SELECTED EXTRACT:
-- Opening Marker --

Curran signs Lafazan substance abuse bills into law

Curran signs Lafazan substance abuse bills into law
Nassau County Executive Laura Curran signs a pair of substance abuse bills into law as Legislator Joshua Lafazan and others look on. (Photo courtesy of Nassau County Executive Laura Curran's office)

Nassau County Executive Laura Curran signed a pair of laws Wednesday to create a 24-hour substance abuse hotline and app providing resources, with a goal of helping those “impacted by the opioid scourge.”

The two laws follow a promise Legislator Joshua Lafazan made eight years ago to Teri Knoll, who lost her 22-year-old son to an opioid overdose, that he would run for office and help her pass “Timothy’s Law” to reduce opioid deaths.

“Timothy’s Law” creates a 24-hour and toll-free substance abuse hotline.

Officials said that this, in turn, would make certified substance abuse counselors and trainees with experience in substance abuse counseling referrals available to residents.

The app, meanwhile, will offer resources for prevention, treatment and recovery, as well as a NARCAN training calendar and support hotline numbers.

“Since being sworn in as a Nassau County Legislator, my staff and I have been working diligently alongside County Executive Curran’s administration to devise new methods for reaching residents in crisis and guiding them to the help they need to find recovery from addiction,” Lafazan said. “I am truly grateful for my colleagues’ support for creating new, life-saving tools for reaching individuals who are caught in the grip of the opioid crisis.”

The hotline and app will be among the newest tools in Nassau County’s arsenal to fight deaths related to opioids, which is rising nationwide but declining overall in the county.

The bill’s signing comes on the heels of the U.S. Centers for Disease Control and Prevention releasing preliminary data showing that more than 72,000 Americans died from drug overdoses in 2017 – a 7 percent increase from the prior year.

-- Closing Marker --

SUPPLIED INFORMATION:
-- Opening Marker --

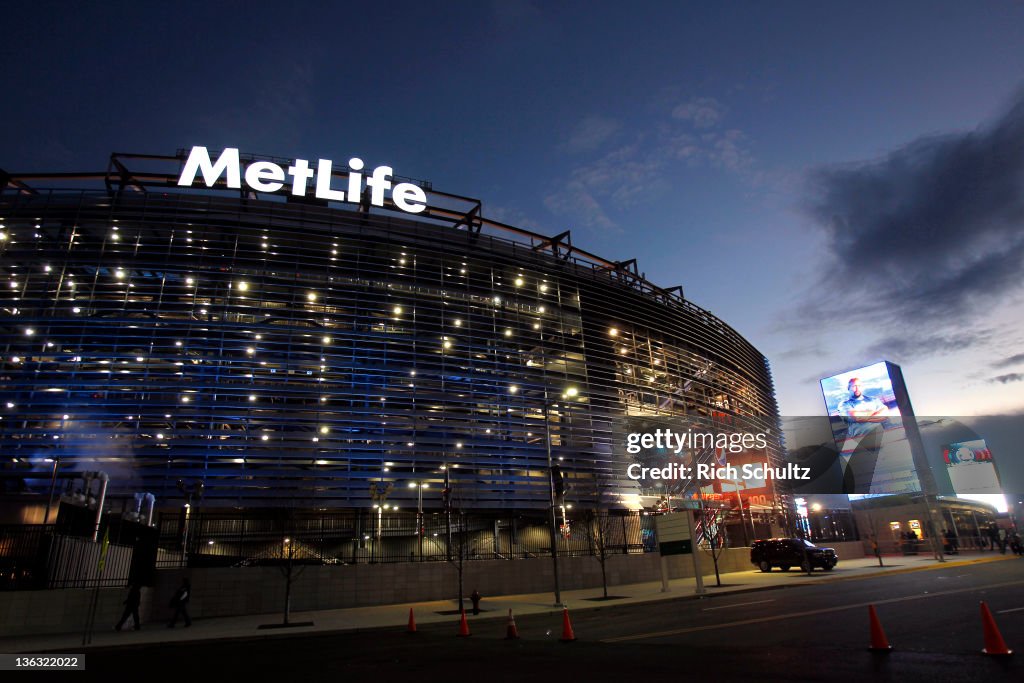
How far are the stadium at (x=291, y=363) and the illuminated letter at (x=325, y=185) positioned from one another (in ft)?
2.57

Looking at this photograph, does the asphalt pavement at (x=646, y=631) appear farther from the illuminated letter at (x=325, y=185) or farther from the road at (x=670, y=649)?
the illuminated letter at (x=325, y=185)

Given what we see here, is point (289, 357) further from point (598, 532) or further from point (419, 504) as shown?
point (598, 532)

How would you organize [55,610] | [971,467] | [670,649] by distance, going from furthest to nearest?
1. [971,467]
2. [55,610]
3. [670,649]

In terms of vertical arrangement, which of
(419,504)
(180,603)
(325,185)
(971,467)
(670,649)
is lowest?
(670,649)

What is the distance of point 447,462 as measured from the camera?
88.8 feet

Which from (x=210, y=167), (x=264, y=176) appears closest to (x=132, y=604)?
(x=264, y=176)

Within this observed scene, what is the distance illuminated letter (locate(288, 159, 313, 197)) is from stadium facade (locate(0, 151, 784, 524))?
702 millimetres

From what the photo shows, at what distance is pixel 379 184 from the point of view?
3400cm

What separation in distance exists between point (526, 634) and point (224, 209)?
26.3m

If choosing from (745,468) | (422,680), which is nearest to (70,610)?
(422,680)

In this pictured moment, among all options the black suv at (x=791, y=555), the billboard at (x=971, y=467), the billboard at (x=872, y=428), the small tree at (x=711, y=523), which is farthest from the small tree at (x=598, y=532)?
the billboard at (x=971, y=467)

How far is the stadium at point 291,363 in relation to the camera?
24.7 m

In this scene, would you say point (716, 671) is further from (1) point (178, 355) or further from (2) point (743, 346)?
(2) point (743, 346)

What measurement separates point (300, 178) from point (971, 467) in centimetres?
10839
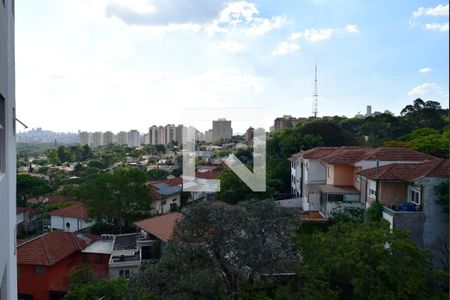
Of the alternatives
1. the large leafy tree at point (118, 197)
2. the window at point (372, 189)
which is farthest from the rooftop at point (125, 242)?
the window at point (372, 189)

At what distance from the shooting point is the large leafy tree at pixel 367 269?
18.1 feet

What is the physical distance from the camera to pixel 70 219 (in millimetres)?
17078

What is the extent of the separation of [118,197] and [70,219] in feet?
12.9

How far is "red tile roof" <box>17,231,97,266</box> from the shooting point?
1059 cm

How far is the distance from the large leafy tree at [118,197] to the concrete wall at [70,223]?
2.25 metres

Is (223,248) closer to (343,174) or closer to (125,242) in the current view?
(125,242)

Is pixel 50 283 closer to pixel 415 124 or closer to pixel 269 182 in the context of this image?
pixel 269 182

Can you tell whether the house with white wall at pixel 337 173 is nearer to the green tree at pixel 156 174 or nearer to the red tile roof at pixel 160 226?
the red tile roof at pixel 160 226

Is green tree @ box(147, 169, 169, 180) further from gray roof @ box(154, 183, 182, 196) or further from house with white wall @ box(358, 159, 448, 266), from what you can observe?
house with white wall @ box(358, 159, 448, 266)

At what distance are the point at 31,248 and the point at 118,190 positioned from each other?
4.05m

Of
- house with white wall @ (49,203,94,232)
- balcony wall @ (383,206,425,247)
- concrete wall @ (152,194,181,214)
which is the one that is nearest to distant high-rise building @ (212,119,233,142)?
concrete wall @ (152,194,181,214)

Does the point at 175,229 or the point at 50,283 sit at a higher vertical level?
the point at 175,229

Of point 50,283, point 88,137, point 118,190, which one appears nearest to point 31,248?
point 50,283

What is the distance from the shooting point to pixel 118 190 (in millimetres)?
14664
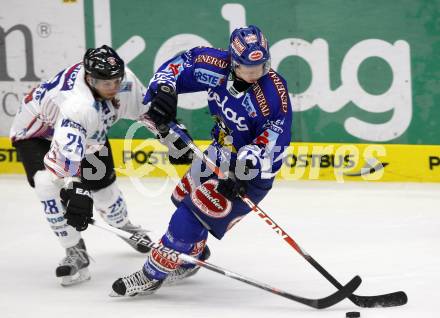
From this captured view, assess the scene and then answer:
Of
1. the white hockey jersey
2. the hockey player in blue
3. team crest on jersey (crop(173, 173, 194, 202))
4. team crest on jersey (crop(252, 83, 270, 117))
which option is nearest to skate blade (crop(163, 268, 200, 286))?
the hockey player in blue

-- Closing Marker --

WORK INSTRUCTION 1:
Answer these questions from the article on Nassau County's new substance abuse laws:
(a) How old was Teri Knoll's son when he died?
(b) What kind of calendar will the app include?
(c) According to preliminary CDC data, how many Americans died from drug overdoses in 2017?
WORK INSTRUCTION 2: List everything the app will offer, according to the article on Nassau County's new substance abuse laws.

RESPONSE BOX 1:
(a) 22 years old
(b) A NARCAN training calendar
(c) More than 72,000

RESPONSE BOX 2:
- Resources for prevention
- Resources for treatment
- Resources for recovery
- A NARCAN training calendar
- Support hotline numbers